··· FRAGMENTO SELECCIONADO ···

Una Tierra de 6.000 años de antigüedad
'EL CALOR RADIADO POR EL SOL es debido a dos causas principales: la condensación de la nebulosa original y la caída de meteoritos. Por acción de ambos fenómenos, es esperable que el Sol perdure por lo menos 20 millones de años; periodo que no puede ser extendido por otras causas desconocidas'. Tan contundente afirmación emana de las páginas de La fin du monde (1893), obra a caballo entre novela catastrofista, epopeya escatológica sobre el fin de la humanidad y libro de divulgación científica. Su autor, Camille Flammarion, fue un conocido astrónomo y divulgador de su época, una especie de Carl Sagan francés.
Durante siglos, la búsqueda de la fuente de energía del Sol, un dato imprescindible para estimar su edad, ha constituido una especie de cruzada para distintos investigadores. En su novela, Flammarion recoge el testigo de las ideas que se barajaban en pleno siglo XIX, de la mano de los físicos William Thomson (más conocido como lord Kelvin) y Hermann L. von Helmholtz, quienes habían propuesto una teoría según la cual la energía radiada por el Sol provenía de la conversión de energía gravitatoria, debida a la propia contracción de la estrella. Tal como detalla el astrónomo británico Arthur S. Eddington en su obra The internal constitution of the stars (1926), tal proceso limitaría la edad del Sol a sólo 23 millones de años, cifra ostensiblemente inferior a la edad estimada en la actualidad.

···

• OBJETIVO: Reproduce literalmente el pasaje del texto sobre la edad del Sol que comienza en "Durante siglos, la" y continúa hasta "en la actualidad.".

··· EXTRACTOS DE DATOS ···

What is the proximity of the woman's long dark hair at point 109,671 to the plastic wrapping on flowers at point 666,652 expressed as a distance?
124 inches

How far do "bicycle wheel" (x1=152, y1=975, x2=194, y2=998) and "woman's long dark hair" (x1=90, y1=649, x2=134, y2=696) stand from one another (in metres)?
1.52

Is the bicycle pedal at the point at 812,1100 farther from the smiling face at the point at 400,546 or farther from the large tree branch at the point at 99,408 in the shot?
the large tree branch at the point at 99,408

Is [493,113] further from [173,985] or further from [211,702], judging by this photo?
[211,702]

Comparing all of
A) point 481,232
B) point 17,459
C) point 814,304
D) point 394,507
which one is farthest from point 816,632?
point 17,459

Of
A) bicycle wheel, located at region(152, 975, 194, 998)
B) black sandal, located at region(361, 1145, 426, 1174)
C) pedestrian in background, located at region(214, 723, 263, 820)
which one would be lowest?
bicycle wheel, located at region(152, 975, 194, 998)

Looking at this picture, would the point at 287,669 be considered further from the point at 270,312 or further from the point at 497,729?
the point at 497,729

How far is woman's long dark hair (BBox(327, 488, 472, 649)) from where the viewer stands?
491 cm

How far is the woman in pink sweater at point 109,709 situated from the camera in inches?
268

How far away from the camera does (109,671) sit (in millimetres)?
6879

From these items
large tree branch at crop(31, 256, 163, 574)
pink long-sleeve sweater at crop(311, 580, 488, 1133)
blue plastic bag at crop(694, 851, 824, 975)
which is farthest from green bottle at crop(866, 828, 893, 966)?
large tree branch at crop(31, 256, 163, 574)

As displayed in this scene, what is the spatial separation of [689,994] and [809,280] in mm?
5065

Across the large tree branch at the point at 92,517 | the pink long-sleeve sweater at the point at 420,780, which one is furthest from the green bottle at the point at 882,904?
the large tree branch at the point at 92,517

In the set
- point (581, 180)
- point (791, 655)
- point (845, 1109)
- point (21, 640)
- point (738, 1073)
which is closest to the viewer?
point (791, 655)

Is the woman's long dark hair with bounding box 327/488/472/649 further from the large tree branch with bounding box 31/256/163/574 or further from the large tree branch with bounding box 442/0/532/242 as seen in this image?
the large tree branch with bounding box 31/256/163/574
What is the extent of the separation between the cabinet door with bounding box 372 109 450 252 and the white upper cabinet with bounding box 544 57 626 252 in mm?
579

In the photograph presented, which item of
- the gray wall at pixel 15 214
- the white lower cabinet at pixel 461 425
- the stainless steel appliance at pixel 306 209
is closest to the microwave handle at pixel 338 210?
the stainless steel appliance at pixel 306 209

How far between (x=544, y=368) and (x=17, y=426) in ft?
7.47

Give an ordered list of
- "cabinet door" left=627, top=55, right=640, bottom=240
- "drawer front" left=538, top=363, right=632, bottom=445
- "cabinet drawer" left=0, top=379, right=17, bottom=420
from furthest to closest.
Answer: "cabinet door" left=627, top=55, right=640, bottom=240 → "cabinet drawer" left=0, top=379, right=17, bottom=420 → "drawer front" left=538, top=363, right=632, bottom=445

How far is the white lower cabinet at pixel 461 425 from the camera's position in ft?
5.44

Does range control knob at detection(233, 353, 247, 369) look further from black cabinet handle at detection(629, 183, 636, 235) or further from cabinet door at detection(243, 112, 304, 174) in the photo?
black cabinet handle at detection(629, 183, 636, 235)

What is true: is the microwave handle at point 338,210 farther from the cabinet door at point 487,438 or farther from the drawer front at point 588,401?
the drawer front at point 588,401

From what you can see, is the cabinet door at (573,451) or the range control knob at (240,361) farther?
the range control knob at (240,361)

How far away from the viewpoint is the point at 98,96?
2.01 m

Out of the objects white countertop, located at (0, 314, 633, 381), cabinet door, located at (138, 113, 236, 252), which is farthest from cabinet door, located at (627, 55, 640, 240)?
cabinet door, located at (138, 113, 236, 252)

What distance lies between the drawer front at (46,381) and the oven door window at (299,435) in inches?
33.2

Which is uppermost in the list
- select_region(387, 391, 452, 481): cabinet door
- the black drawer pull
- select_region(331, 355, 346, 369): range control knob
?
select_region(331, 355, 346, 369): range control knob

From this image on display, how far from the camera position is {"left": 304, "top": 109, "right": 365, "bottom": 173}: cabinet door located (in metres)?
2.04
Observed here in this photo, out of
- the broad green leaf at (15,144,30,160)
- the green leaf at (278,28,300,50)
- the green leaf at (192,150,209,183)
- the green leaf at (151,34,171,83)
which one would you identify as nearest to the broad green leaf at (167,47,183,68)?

···

• RESULTADO DEL EJERCICIO:
Durante siglos, la búsqueda de la fuente de energía del Sol, un dato imprescindible para estimar su edad, ha constituido una especie de cruzada para distintos investigadores. En su novela, Flammarion recoge el testigo de las ideas que se barajaban en pleno siglo XIX, de la mano de los físicos William Thomson (más conocido como lord Kelvin) y Hermann L. von Helmholtz, quienes habían propuesto una teoría según la cual la energía radiada por el Sol provenía de la conversión de energía gravitatoria, debida a la propia contracción de la estrella. Tal como detalla el astrónomo británico Arthur S. Eddington en su obra The internal constitution of the stars (1926), tal proceso limitaría la edad del Sol a sólo 23 millones de años, cifra ostensiblemente inferior a la edad estimada en la actualidad.